Start of Input for this task

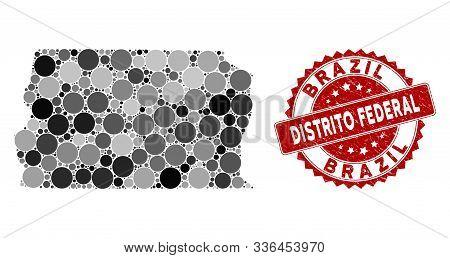 Mosaic Brazil Distrito Federal Map And Circle Seal. Flat Vector Brazil Distrito Federal Map Mosaic O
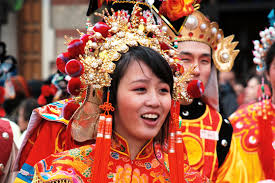 """Résultat de recherche d'images pour """"nouvel an chinois"""""""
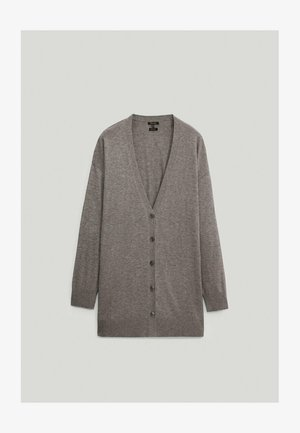 Gilet - grey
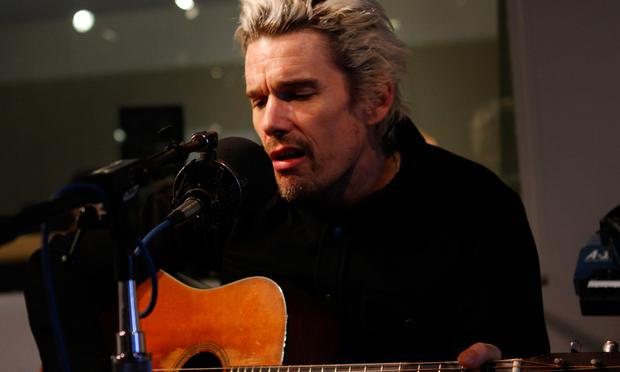 Ethan Hawke performs music from the play Clive in the Soundcheck studio.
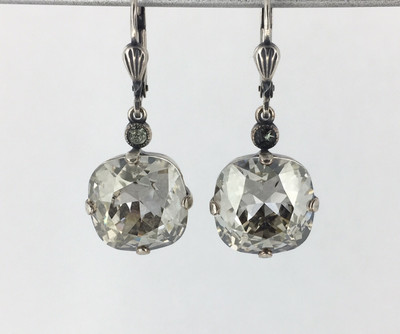 Silver Square Crystal Earrings, Shade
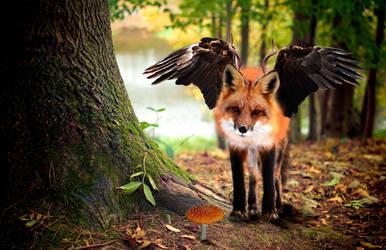 fox beast by iwuvrubberduckies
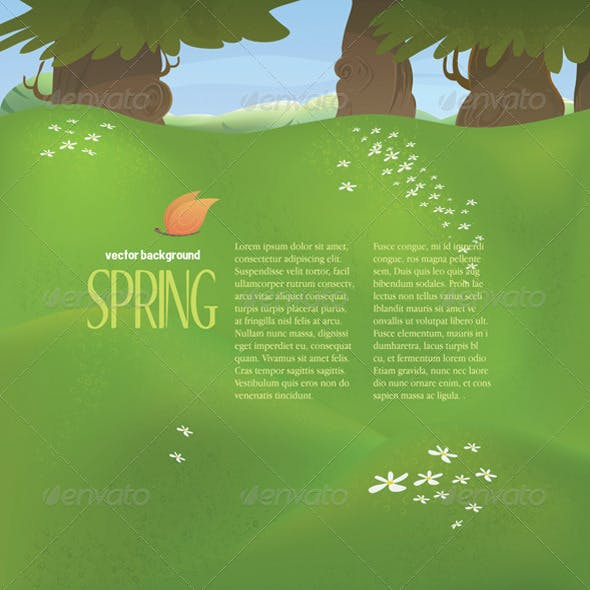 Vector spring landscape with meadow and trees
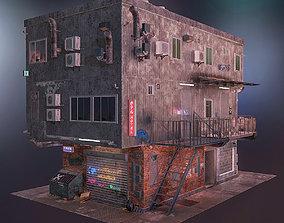 3D asset Cyberpunk house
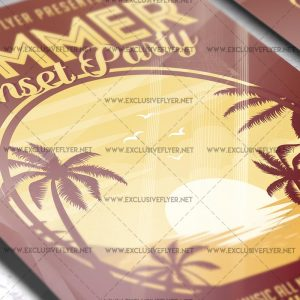 summer_sunset_party-premium-flyer-template-2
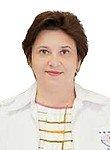 Гончарова Ольга Борисовна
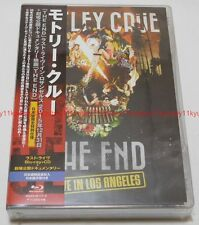MOTLEY CRUE THE END LAST LIVE IN LOS ANGELES Limited Edition 2 Blu-ray CD Japan
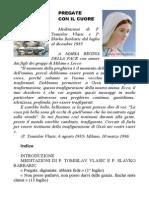 97707244 Pregate Con Il Cuore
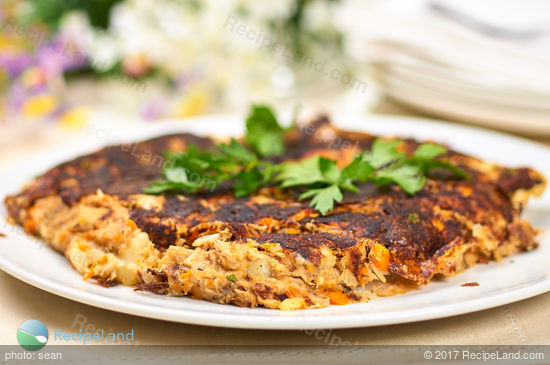 Leftover Pork Roast Hash Recipe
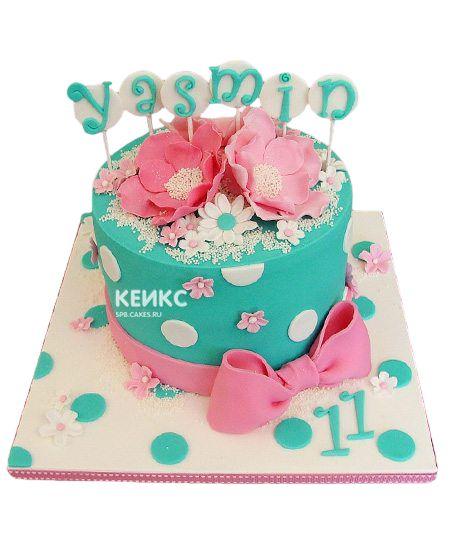Торт на 11 лет девочке 3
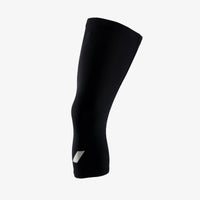 EXCEEDA Knee Sleeve - Black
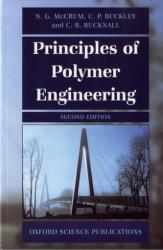 Principles of Polymer Engineering (1997)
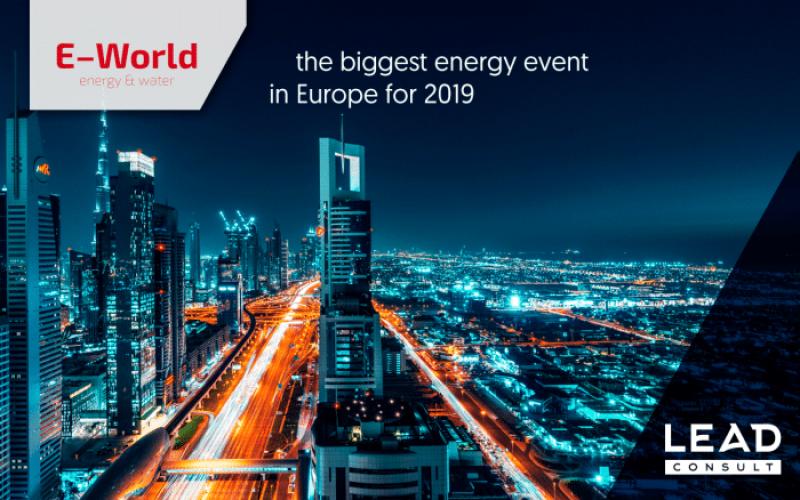 LEAD Consult at E-World 2019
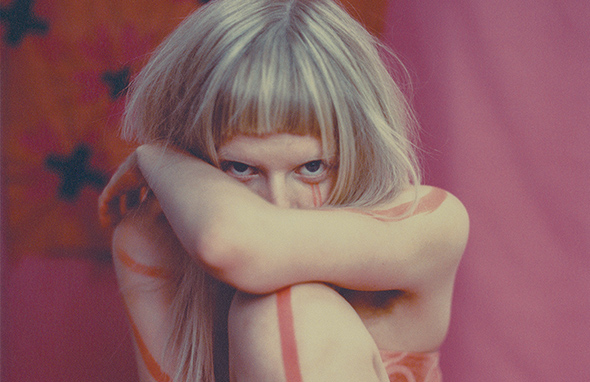 "Aurora : ""A Different Kind Of Human - Step 2"" - Sortie le 7 juin"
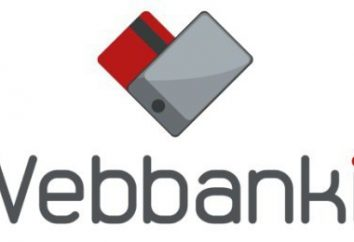 """""""Vebbankir"""": opinie klientów"""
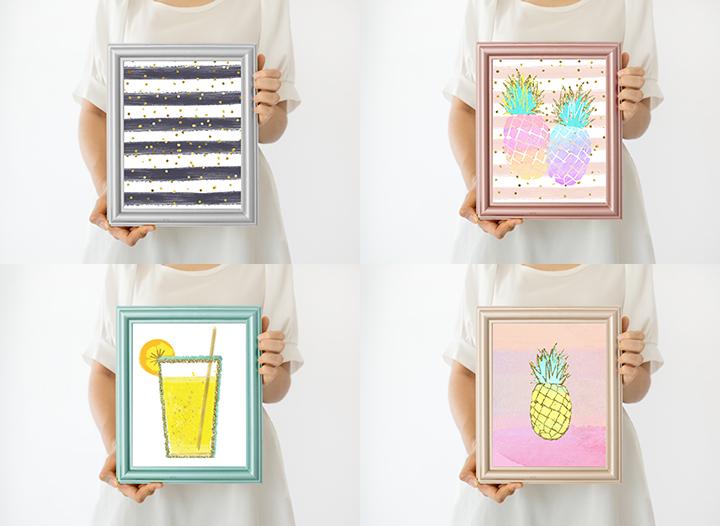 Frame bundle mockup, Collection of Frame, mock up download, modern digital frame, Scandinavian style Product Mockup, Empty Frame Stock Photo example image 2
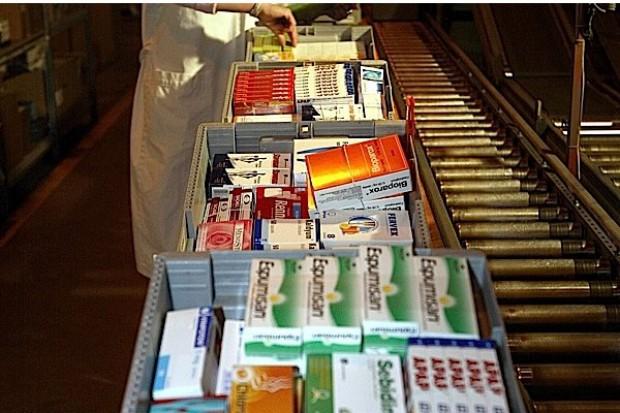 UOKiK: ustawa refundacyjna zlikwiduje konkurencję na rynku leków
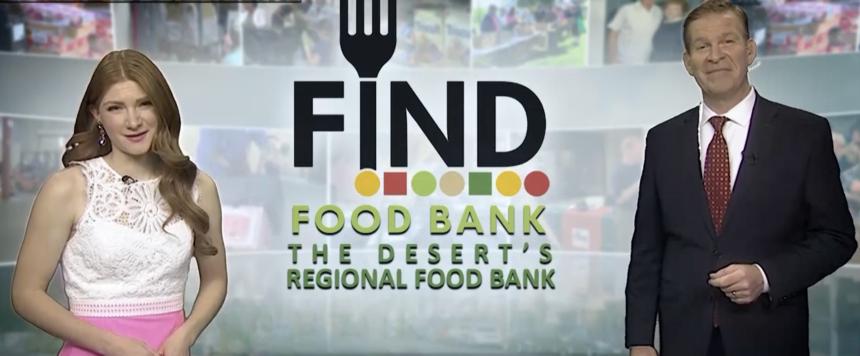 FIND FOOD BANK TELETHON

End of Input for this task

Problem statement | Please reprint the whole listing exactly and omit its pictures.

Answer for this exercise |
 Mosaic Brazil Distrito Federal Map And Circle Seal. Flat Vector Brazil Distrito Federal Map Mosaic O
 """Résultat de recherche d'images pour """"nouvel an chinois"""""""
 Gilet - grey
 Ethan Hawke performs music from the play Clive in the Soundcheck studio.
 Silver Square Crystal Earrings, Shade
 fox beast by iwuvrubberduckies
 Vector spring landscape with meadow and trees
 3D asset Cyberpunk house
 summer_sunset_party-premium-flyer-template-2
 Гончарова Ольга Борисовна
MOTLEY CRUE THE END LAST LIVE IN LOS ANGELES Limited Edition 2 Blu-ray CD Japan
 97707244 Pregate Con Il Cuore
 Leftover Pork Roast Hash Recipe
Торт на 11 лет девочке 3
 EXCEEDA Knee Sleeve - Black
 Principles of Polymer Engineering (1997)
 LEAD Consult at E-World 2019
 "Aurora : ""A Different Kind Of Human - Step 2"" - Sortie le 7 juin"
 """""""Vebbankir"""": opinie klientów"""
 Frame bundle mockup, Collection of Frame, mock up download, modern digital frame, Scandinavian style Product Mockup, Empty Frame Stock Photo example image 2
 UOKiK: ustawa refundacyjna zlikwiduje konkurencję na rynku leków
 FIND FOOD BANK TELETHON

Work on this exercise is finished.